In Fig 3(a), in the vicinity of the zero point and the end of the walk (the position of the artificial DNA sequence), the TP walk moves randomly with indefinite direction of movement, however, in the middle part (the position of inserted Sphingomonas gene), the TP walk gradually moves to the right. Meanwhile, in Fig 3(b), it is obvious that roughly from 2000 to 7000, with the growth of the t value, the real part is gradually increasing, while the artificial DNA sequence part has a smaller change in the real part value. Similar observations have been obtained after applying the SASR method to other known coding regions and non-coding regions. The reliability and validity of the SASR method have been verified through the above experiments. It can be seen that there is a large difference between the coding and non-coding regions in the graphic output of TP Walk. Therefore, after applying the SASR method to the base sequence being measured, by observing the change of the TP Walk’s real part and referring to the trend of TP walking in the complex plane, the coding and non-coding areas can be distinguished without any training process.

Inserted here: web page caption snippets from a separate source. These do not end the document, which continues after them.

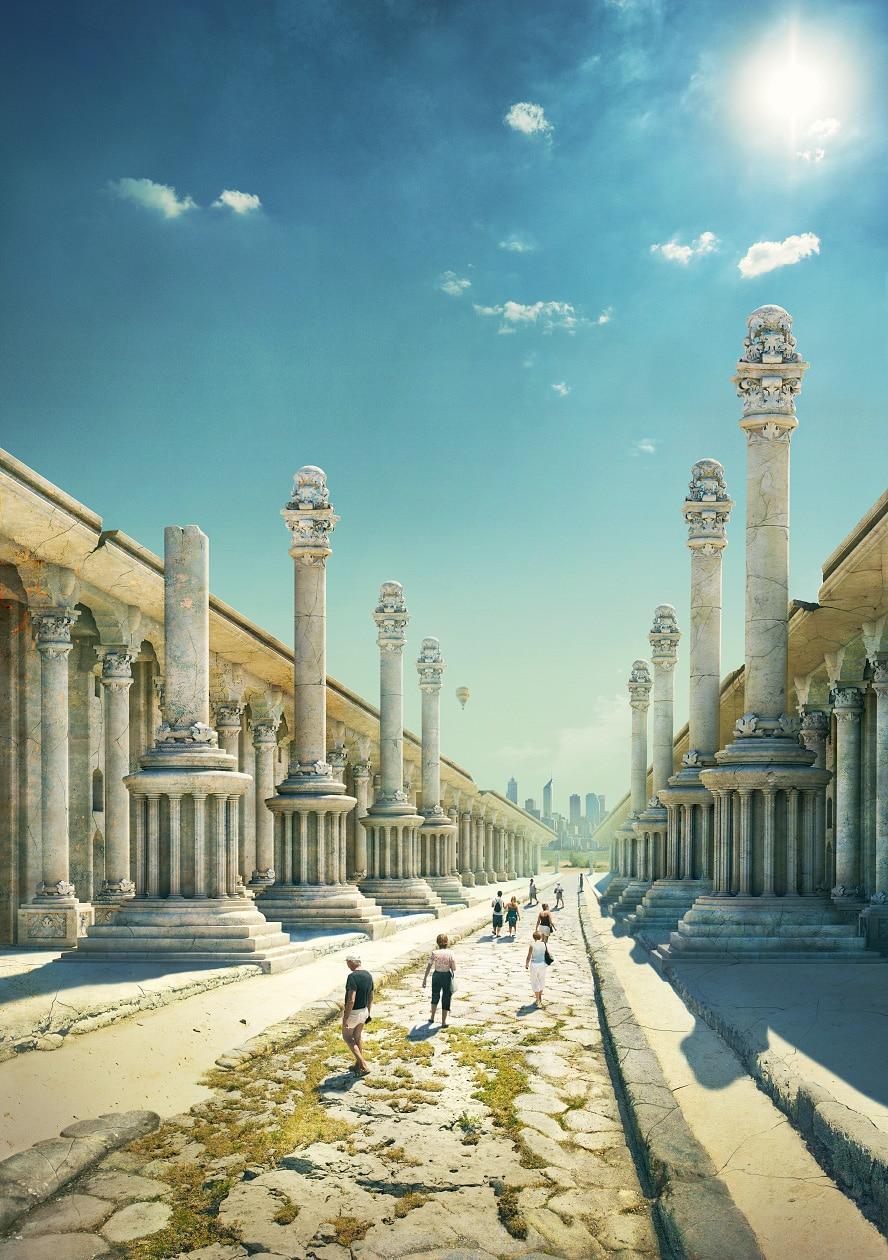 Как выглядели бы древнейшие сооружения прошлого, сохранись они до 21 века в первозданном виде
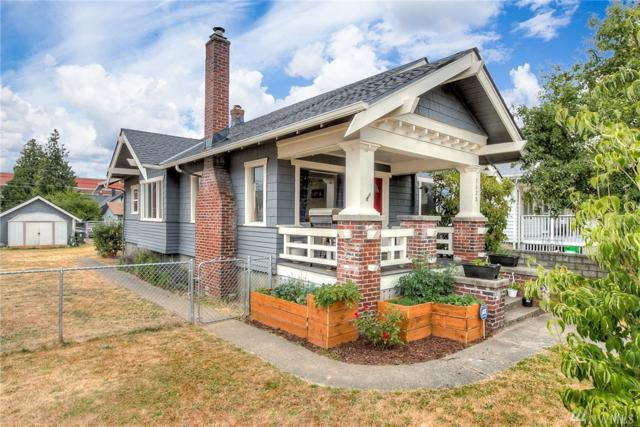 3628 Tacoma Ave S, Tacoma, WA 98418 (#1332450) :: Homes on the Sound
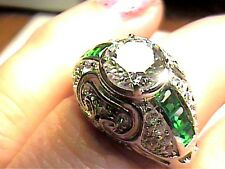 DECO RING 8 white topaz silver  sterling 925 white gold filigree engagement WOW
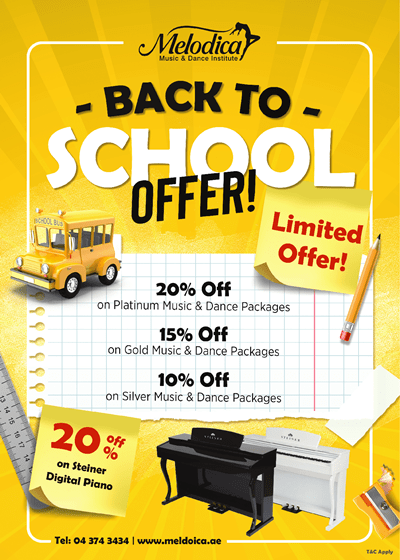 Melodica Back to School Offer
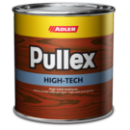Adler - Pullex High-Tech / 7 odstínů + RAL / 0,75 l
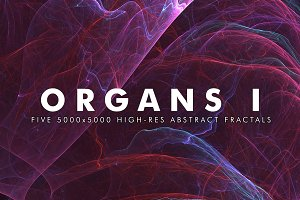 Organs I - Fractal Background Art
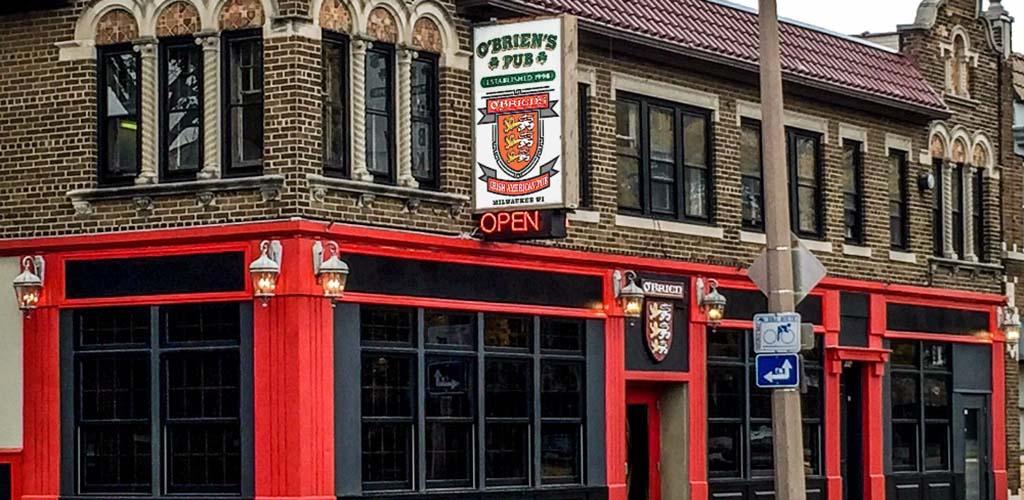 The brick exterior of O'Briens Irish Pub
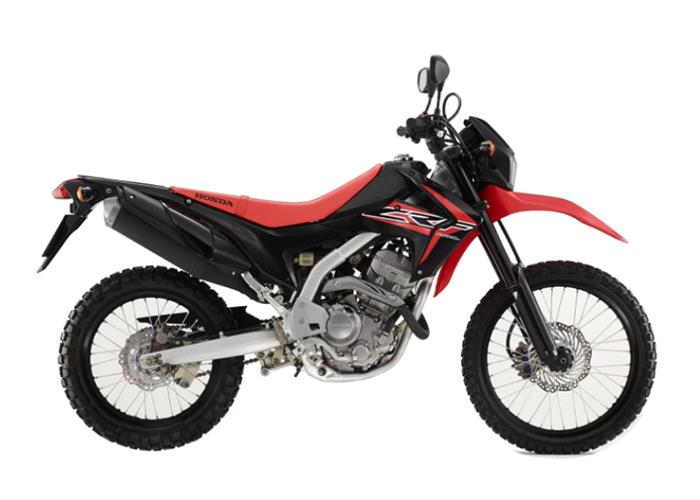 CRF250LF NH1 BLACK & RED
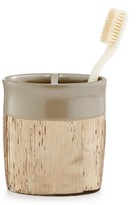 Croscill Magnolia Collection Toothbrush Holder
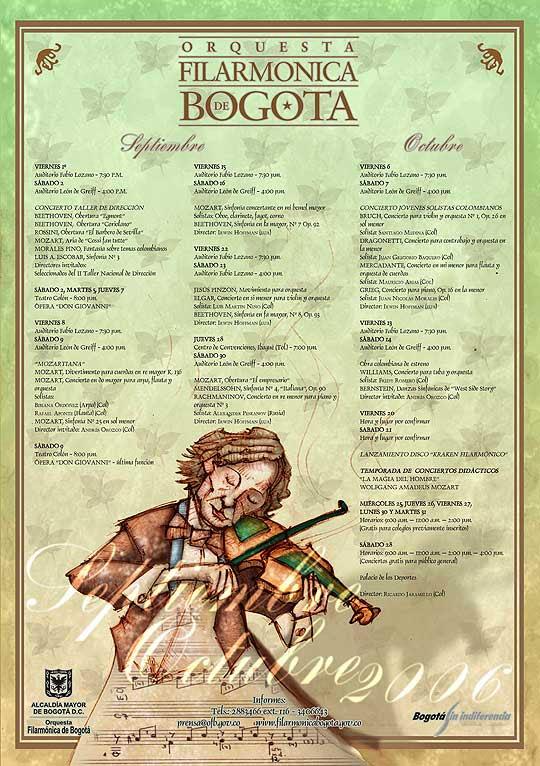 Ilustración y diseño de cartel para Filarmónica de Bogotá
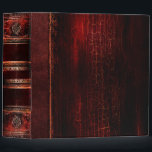 """Rustic Antique Ancient Tome Faux Red Leather Binder<br><div class=""""desc"""">Ornate scrollwork,  weathered detail,  and faux aged leather enriched with a beautiful cracked texture create a truly authentic looking &#39;ancient tome&#39; disguise for this trendy three-ring binder.</div>"""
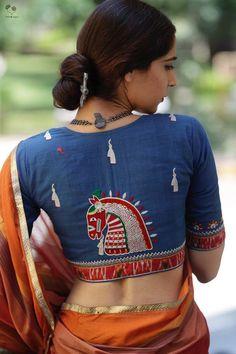 The Kala Ghoda Blouse from Queen of Hearts by Deepa Mehta 2020 Kalamkari Blouse Designs, Saree Blouse Patterns, Pattu Saree Blouse Designs, Stylish Blouse Design, Fancy Blouse Designs, Designer Blouse Patterns, Blouse Desings, Queen, Embroidered Blouse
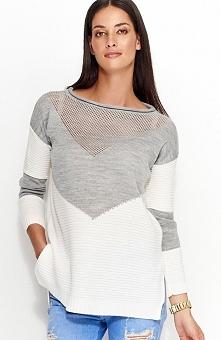 Numinou NU_S29 sweter szary Świetny dwukolorowy sweterek, luźny fason, góra wykonana z ażurowej dzianiny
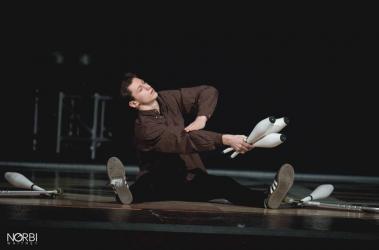 Nathan-jonglerie-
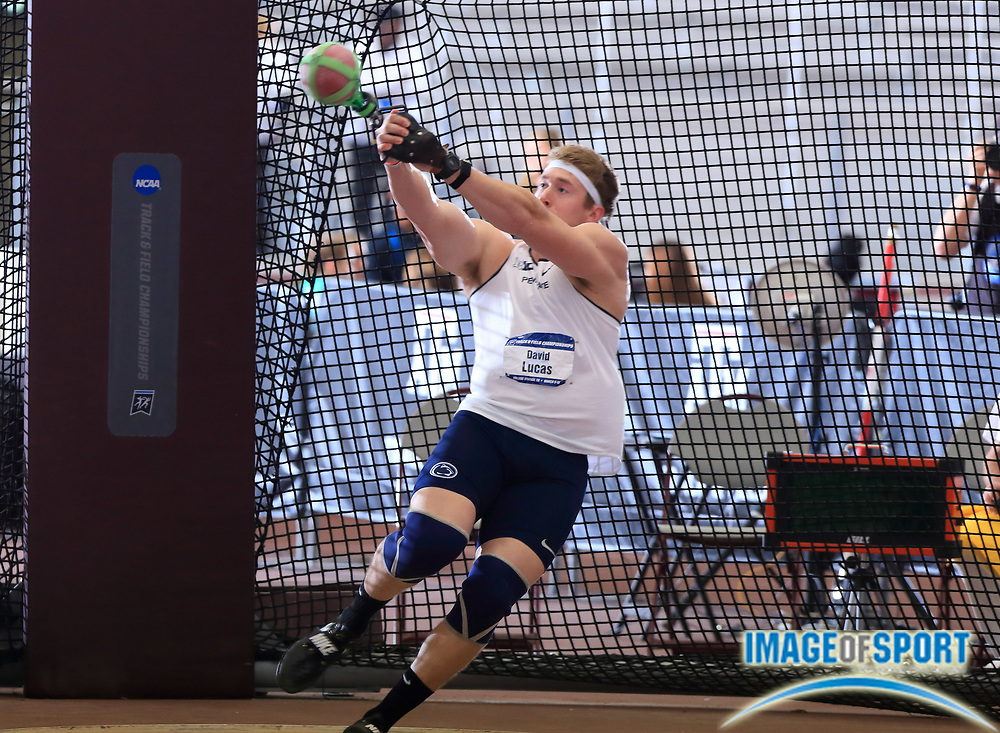 Mar 10, 2018; College Station, TX, USA; David Lucas of Penn State wins the weight throw at 78-9 1/4  (24.02m) during the NCAA Indoor Track and Field Championships at the McFerrin Athletic Center.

Predicting the protein-coding regions of the Sphingomonas sp. WG’s whole genome data

The SASR method is applied to the 31 scaffolds of the Sphingomonas sp. WG’s whole-genome data respectively to predict probable coding regions. Here, taking the processing of No. 21 scaffold as an example to illustrate the prediction processing of the possible coding regions. First, the SASR method is applied to No. 21 scaffold (the sequence length is 43986), and the visualization of the TP properties is obtained (Fig 4).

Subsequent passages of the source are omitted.